There were six comparative studies that evaluated reoperation in the setting of failure of primary bariatric procedure, IBD surgery or both, and three single-arm studies evaluating sleeve patients for reoperations. Four of the comparative studies were used for the odds ratio calculation which favored sleeve although this was not statistically significant (OR 0.29, 95% CI 0.07-1.15, Fig. 15). The overall event rate for sleeve patients was 7.00% (95% CI 4.01-11.95%, I²=0.00%) and 14.91% in bypass patients (95% CI 7.57-27.27%, I²=0.00%). Reoperation indications included internal hernias (n = 4), sleeve leaks (n = 2), gastric stricture (n = 1), mesenteric ischemia/small bowel perforation (n = 1), biliopancreatic limb obstruction (n = 1), bile reflux (n = 1), and gastro-gastric fistula (n = 1).

Fig. 15 Forest plot of the comparative studies evaluating re-operation rates

DISCUSSION 

Gallstones and Bariatric Surgery

Common bile duct stones in the patient with bypass-type anatomy is a challenging problem. Due to the altered anatomy, standard ERCP cannot be performed. In these cases, other potential options include double-balloon enteroscopy, operative gastrotomy with ERCP, or endoscopic ultrasound-directed transgastric ERCP, all of which are associated with additional morbidity.  We sought to evaluate if the routine use of IOC at the time of cholecystectomy was beneficial. There were no randomized controlled trials and few comparative observational studies that addressed this question.

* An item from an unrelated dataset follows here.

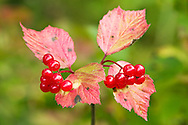 Closeup of fruit of High-Bush Cranberry (Viburnum edule) in late summer in Chugach State Park near Eagle River in Southcentral Alaska. Afternoon.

Routine use of IOC was associated with a significantly decreased rate of CBD injury and a trend towards decreased intraoperative complications, perioperative complications, and mortality although not statistically significant. There was also a trend towards lower use of ERCP intra-operatively in the routine IOC group. Unfortunately, no studies evaluated the use of ERCP postoperatively in the non-routine use of IOC patients.  Use of ERCP intraoperatively was higher in the group undergoing sleeve gastrectomies than bypass however when evaluating the ERCP rate postoperatively this was higher in the patients who had undergone bypass. The rate of reoperation, postoperative pancreatitis, cholangitis, and choledocholithiasis was low in the routine use of IOC group but no non-routine IOC studies evaluated these outcomes, so it is impossible to say whether these outcomes were decreased.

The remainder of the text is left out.